Problems and tasks:
A) Extract from the court opinion excerpt the passage between "BLAKE, C.J. dissents." and "Assistant, for appellants.", inclusive.
B) Summarize the court opinion excerpt in two sentences.
C) List every person identified by name in the court opinion excerpt.

Passage for review:
= Beginning of Section =

BLAKE, C.J. dissents.
 See 112 A.L.R. 1009; 21 R.C.L. 242 (7 Perm. Supp. 5032).
Appeal from a judgment of the superior court for Pierce county, Card, J., entered April 21, 1939, upon findings, reversing a decision of the department of social security upon a claim for old age assistance. Reversed.
The Attorney General and Harry L. Parr, Assistant, for appellants.
Frank L. Cathersal, for respondent.
This is an appeal by the director of the department of social security and by the state from a judgment and decree of the superior court reversing an order of the department upon a claim for old age assistance, and commanding the director in his official capacity to make provision for the payment of a specified amount, which, according to the court’s finding, was owing to the claimant.
In order to understand the questions involved upon the appeal, it is necessary to set forth in some detail the proceedings which antedated and culminated in the judgment and decree.

= End of Section =

Dataset excerpt:
= Beginning of Section =

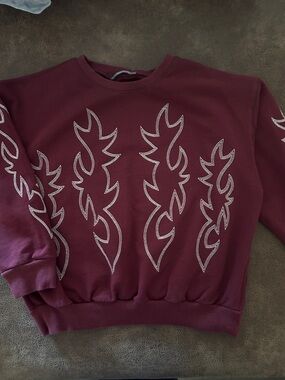 Women’s Maroon Graphic Crewneck Sweatshirt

= End of Section =

Problem solutions:
A)
BLAKE, C.J. dissents.
 See 112 A.L.R. 1009; 21 R.C.L. 242 (7 Perm. Supp. 5032).
Appeal from a judgment of the superior court for Pierce county, Card, J., entered April 21, 1939, upon findings, reversing a decision of the department of social security upon a claim for old age assistance. Reversed.
The Attorney General and Harry L. Parr, Assistant, for appellants.

B) The director of the department of social security and the state appealed a Pierce County superior court judgment, entered April 21, 1939, that reversed the department's decision on a claim for old age assistance. That judgment had commanded the director to provide for payment of a specified amount the court found owing to the claimant, and it was reversed on appeal.

C)
- Blake (C.J., dissents)
- Card (J., superior court judge)
- Harry L. Parr (Assistant, for appellants)
- Frank L. Cathersal (for respondent)